13-latka pożegnała Krzysztofa Krawczyka

13-letnia Amelia Skalska z Sompolna w województwie wielkopolskim chciała oddać wyjątkowy hołd zmarłemu niedawno Krzysztofowi Krawczykowi. Wraz z nastoletnią uczennicą szkoły muzycznej, do Grotnik pod Łodzią, gdzie znajduje się grób artysty, przyjechał jej ojciec. Amelia pożegnała muzyka w bardzo poruszający sposób - zagrała na skrzypcach: "To, co dał nam świat" z repertuaru artysty i pieśń "Barka".

Amelia jest takim ulicznym grajkiem.

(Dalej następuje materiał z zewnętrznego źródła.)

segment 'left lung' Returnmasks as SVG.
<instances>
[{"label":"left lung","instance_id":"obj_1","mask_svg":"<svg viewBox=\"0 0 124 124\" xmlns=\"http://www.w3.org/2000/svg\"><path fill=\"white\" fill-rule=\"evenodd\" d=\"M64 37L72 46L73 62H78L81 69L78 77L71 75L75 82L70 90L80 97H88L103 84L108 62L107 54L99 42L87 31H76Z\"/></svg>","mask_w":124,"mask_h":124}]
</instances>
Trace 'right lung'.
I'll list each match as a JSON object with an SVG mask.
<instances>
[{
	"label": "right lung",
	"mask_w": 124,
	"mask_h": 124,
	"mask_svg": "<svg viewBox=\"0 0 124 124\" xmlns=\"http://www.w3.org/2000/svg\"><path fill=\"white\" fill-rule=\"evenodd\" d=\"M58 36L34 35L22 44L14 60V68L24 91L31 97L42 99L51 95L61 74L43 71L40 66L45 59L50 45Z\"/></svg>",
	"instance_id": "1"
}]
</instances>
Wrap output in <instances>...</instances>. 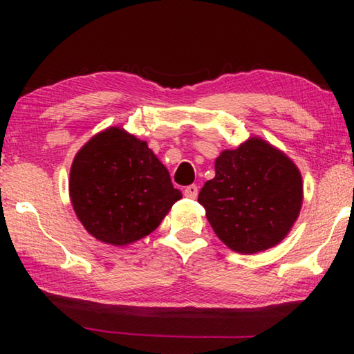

W każdy weekend jeździmy w inne miejsce i gramy Scorpionsów, Niemena, Wodeckiego. W ten sposób oddajemy hołd muzykom. Córka wpadła na pomysł, by także upamiętnić Krzysztofa Krawczyka. Wybrała dwa utwory, które zaaranżowaliśmy - powiedział portalowi expressilustrowany.pl ojciec dziewczynki, Mariusz Skalski.

Od dnia pogrzebu, nad grobem Krzysztofa Krawczyka zbierają się setki fanów, którzy pragną osobiście pożegnać idola. Wiele osób oglądało również poruszającą transmisję w pogrzebu artysty, który miał charakter państwowy. 

Grób Krzysztofa Krawczyka tłumnie odwiedzany przez fanów

Krzysztof Krawczyk zmarł 5 kwietnia w poniedziałek wielkanocny. Muzyk kilka dni wcześniej wyszedł ze szpitala po pobycie związanym z zakażeniem koronawirusem. Mimo chwilowej poprawy stanu zdrowia, artysta stracił przytomność we własnym domu i został przewieziony do szpitala. O jego śmierci poinformował menager i wieloletni przyjaciel, Andrzej Kosmala. Pogrzeb Krzysztofa Krawczyka odbył się 10 kwietnia w Grotnikach. Ceremonia była transmitowana w TVP.